Being consistent was a sure way to grow. Active sites with updates would get more and more attention. This lead to user-generated content (UGC) in which users of a web application can generate more content than authors of a site could.
In the age of social media, all we have are feeds of people’s updates. It’s one of the global discovery mechanisms to find new and exciting things. People will publish all sorts of mediums on their various platforms, and getting people to check out their work takes effort to cast a net to pull in eyeballs and attention.
There are several topics I refer to as a black hole. Like most skills, there’s an infinite ability to improve, and once you get down a skill tree too far, you can’t escape its gravity. So even though there are diminishing returns, you’re compelled to find out how far you can take it.
Writing is a black hole. But if you get good enough to call a writing project finished with its drafting, then editing rears its ugly head. Editing is another black hole.
Those have always been with us, but modern times and tools allow us to rely on something other than institutions to distribute our work and to build our own direct marketing pipelines. Now I have to find stock images to punch up my writing to put in a content management system (another black hole to go down). Now I have to make summaries for various social media, and I may use a tool, I also have to learn, to help make those postings easier. These are all additional steps.
Since I’m learning all these steps to direct market, I will be failing a lot. If I set a goal to publish every day, the chances I do so in the first month are not likely. It took a lot of time to figure out questions around each stage and the tools I liked for each step. Sometimes it helps significantly to borrow from someone that’s done the research themselves, and you can adopt their stack and ask questions when you get stuck. It’s a major milestone once you know how you’re going to publish.
So you publish your finished piece, and your consistency timer starts. The next day, a tool breaks, you run out of things to write about, or you didn’t get enough sleep; something inevitably happens somewhere in your process. You’ve now broken your consistency and have failed at your goals. This can be hard and devastating, but these are major decision points. Is it worth trying again? Should you try something else? Do you get sucked down this black hole of direct marketing?
If you choose to continue, you can adjust your expectations and tweak how often your consistency goal is. You could still write every day, but ultimately you may only get across the finish line at your target rate. So you estimate the speed you can achieve and maybe even perform poorly for a bit.
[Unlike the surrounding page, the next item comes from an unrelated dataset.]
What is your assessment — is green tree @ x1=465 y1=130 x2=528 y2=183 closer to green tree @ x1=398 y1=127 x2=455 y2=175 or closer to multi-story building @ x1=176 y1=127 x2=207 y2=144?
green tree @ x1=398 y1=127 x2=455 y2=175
But after you have that estimation, you continue on. As you get better at the process, the tools don’t seem to break as much, and you learn how to manage the other aspects that interfere. One day you find you did manage to pump something out two days in a row. You can queue that work so you have a buffer. That buffer helps even out that consistency. And eventually, your consistency gets better, and your queue fills up. You can adjust your targets. It’s like your experience of doing these things before gets integrated into your muscles, and it can make the process more and more successful. Muscle memory will help carry you to the next level.
The repeated practice of trying, failing at it, and getting back up to try again is how you become more and more capable. However, this is not inherently obvious to all. People tend to look out to successful creators and marvel at their reach and think those creators are built differently than themselves. They say no one is an overnight success; there’s usually ten years of hard work behind them. You must try and continually work in a direction that’s right for you.
I think sometimes people “pivot” too soon from a project. I’m certainly guilty of that. I had to learn that just because there was a setback or something happened that caused doubt. Doesn’t necessarily mean it’s time to quit or shift. I think the old timers call this “paying your dues”
Yea, there's a bit of thought that has to go into deciding whether to continue with something. For some there's always something waiting that looks like it might be a better fit but Dunning–Kruger effects are real and problems eventually present. And you may end up cycling back to other problems now that you have more experience.